The Indian Woman in Science at CERN

Shiva at Centre for Nuclear Research

by Divya Badri

Women and girls in science need greater representation internationally. Gender equality is a sustainable development goal number 5. Why is gender equality in science important for sustainable development in India or anywhere else in the world? Equal access to education and opportunities is essential. This applies not only to societies in the Global North but also in the Global South. Be it in Switzerland or in India, it also applies in the field of science and tech.

Finding solutions to end gender inequality requires female role-models. Higher numbers of women scientists and technologists could inspire young girls to take up this field as a profession.

A Woman in Science from India!

Archana Sharma is an Indian living in Geneva, Switzerland. In India’s respected and widely read national daily The Hindu, she shares the challenges she faced. “It was challenging to do a Ph.D in a place where I had to get through exams in French, a language totally alien to me. Designing and building detectors from scratch was another tough task. There was no weekend, no holidays, and with a young child, it was an uphill task. But I had to take these challenges head on.” Dr. Archana Sharma works at CERN, the European Centre for Nuclear Research, which is located in Geneva, Switzerland. She was part of the team that discovered the famous God particle – the Higgs Boson.

Quantum physics is a challenging subject already, moreover, being in a completely different culture could not have been easy for Dr. Sharma when she began her journey.

Of Subatomic Particles and Hope for the Future

When CERN has its open day in Geneva, never miss the chance! My first impressions from the European Centre for Nuclear Research on the Swiss-French border are incredibly captivating.

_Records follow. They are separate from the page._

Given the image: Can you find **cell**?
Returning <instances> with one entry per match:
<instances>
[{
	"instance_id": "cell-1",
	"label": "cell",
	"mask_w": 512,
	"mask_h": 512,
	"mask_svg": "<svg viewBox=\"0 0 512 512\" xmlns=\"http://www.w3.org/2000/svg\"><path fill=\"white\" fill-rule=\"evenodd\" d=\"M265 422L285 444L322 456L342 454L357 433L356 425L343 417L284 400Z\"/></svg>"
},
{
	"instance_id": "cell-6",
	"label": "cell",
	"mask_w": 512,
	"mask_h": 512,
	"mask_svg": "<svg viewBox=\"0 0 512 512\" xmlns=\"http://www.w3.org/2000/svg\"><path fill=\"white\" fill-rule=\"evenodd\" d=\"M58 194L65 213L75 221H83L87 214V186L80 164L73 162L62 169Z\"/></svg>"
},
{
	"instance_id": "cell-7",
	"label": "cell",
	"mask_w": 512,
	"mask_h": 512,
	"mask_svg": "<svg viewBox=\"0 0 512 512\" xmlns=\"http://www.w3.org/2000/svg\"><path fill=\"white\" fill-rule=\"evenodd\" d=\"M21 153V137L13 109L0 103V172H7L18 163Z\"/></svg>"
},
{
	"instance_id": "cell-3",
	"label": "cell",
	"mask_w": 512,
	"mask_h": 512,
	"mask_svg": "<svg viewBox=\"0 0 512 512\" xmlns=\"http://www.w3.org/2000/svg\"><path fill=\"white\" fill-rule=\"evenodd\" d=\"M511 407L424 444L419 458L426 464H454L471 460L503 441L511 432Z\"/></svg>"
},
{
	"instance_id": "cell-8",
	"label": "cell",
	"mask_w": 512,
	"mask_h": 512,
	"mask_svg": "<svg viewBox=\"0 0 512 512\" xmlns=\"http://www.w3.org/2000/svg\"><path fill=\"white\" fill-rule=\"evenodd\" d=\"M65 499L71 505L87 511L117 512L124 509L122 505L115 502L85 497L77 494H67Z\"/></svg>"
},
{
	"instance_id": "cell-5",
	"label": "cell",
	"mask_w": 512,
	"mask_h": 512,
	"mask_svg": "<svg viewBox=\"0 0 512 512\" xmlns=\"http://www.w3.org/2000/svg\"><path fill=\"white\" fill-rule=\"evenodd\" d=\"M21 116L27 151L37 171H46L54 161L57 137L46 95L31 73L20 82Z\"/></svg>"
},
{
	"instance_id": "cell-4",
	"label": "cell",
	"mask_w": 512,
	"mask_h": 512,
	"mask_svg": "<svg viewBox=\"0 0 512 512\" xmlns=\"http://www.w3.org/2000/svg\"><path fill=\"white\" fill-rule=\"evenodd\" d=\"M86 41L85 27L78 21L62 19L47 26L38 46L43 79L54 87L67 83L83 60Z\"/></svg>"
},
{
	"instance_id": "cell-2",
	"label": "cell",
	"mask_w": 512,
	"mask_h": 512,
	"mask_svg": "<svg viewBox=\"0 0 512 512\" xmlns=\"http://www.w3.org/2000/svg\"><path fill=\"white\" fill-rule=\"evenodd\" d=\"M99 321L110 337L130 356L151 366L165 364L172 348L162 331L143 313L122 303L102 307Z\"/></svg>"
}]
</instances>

Physicists at CERN will always tell you they know that they know nothing. They delve into the goings on of subatomic particles. They seem to have gotten the big picture a lot more clearly than so many news headlines! It was refreshing to meet people who are seeking the truth via science. The monotonous humdrum of daily news and politics are soon forgotten. You then hope for a better future, when immersed in seeking answers via giant, underground experiments.

“Take photos and talk about us!”

CERN asks people to come and discover the future with them. CERN has an ancient, extremely old symbol from Indian culture right in the Centre of their campus. Why is there a Shiva statue (a Hindu God) in the middle of CERN? Visit their website where they answer this in French and in English. Listen to Aldous Huxley explain the dancing Shiva in his interview from the 1960’s!

Usually, one is told to keep cameras away while visiting prestigious capitalistic establishments. In the true spirit of seeking the truth and collaboration, Dr. Archana Sharma from CERN encouraged me to take photos. A woman who has dedicated her life to science, told me to spread the word about their establishment of knowledge! The feeling in the air was just so calming and nice, equitable, authentic. It truly felt sustainable for years to come.